Venezuela's court system is in desperate need of an overhaul. It is plagued by chronic corruption and an astounding case backlog. Only about 9,700 of the country's 23,000 prisoners have actually been convicted.

But opposition leaders have complained that the 131-member assembly, elected last month to write a new constitution, is a mere guise to concentrate power in the hands of President Hugo Chavez, a former coup leader promising to bring a ``social revolution'' to Venezuela.

Members of Chavez's leftist Patriotic Pole coalition control 92 percent of the assembly's seats.

Thursday's declaration of a judicial emergency gives the assembly sweeping new powers to fire judges and overhaul the court system.

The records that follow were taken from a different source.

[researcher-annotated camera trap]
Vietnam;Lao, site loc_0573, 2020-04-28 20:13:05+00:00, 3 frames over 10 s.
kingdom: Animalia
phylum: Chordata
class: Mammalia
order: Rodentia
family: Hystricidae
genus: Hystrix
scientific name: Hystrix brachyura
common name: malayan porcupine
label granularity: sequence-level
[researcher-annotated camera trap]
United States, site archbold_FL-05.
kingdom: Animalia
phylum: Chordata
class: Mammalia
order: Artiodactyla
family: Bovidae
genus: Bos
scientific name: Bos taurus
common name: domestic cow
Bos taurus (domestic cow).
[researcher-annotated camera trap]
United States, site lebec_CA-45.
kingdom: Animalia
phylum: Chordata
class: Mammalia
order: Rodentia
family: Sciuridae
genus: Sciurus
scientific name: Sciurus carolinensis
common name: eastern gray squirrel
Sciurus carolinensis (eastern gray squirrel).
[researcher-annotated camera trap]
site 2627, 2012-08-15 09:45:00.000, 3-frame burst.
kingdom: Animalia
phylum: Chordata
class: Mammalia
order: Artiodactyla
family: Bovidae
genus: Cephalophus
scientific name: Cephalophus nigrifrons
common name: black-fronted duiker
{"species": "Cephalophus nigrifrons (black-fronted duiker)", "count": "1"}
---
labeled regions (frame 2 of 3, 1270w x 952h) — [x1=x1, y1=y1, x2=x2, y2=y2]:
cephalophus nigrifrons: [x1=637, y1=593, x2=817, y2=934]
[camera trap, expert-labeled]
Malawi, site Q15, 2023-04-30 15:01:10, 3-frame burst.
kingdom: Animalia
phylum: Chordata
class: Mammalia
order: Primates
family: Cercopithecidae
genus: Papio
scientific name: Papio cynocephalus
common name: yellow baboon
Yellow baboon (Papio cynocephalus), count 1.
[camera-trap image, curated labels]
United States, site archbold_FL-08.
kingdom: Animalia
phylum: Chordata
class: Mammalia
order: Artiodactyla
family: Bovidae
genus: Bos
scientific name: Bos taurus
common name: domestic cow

Nearly half of Venezuela's 4,700 judges could be suspended or dismissed because of pending accusations of corruption or other irregularities.

The emergency declaration also set the stage for a confrontation with the Supreme Court, which has ruled that the assembly's mission is limited to writing a new constitution, not intervening in other branches of government.

The decision to include the Supreme Court and Judicial Council, which oversees the work of judges, seemed an attempt to avoid a clash between public powers.

``What's important is reaching the goal of cleaning up the justice system, and for that we need the best people, honest people, regardless of where they come from,'' said assembly president Luis Miquilena, Chavez's former Interior Minister.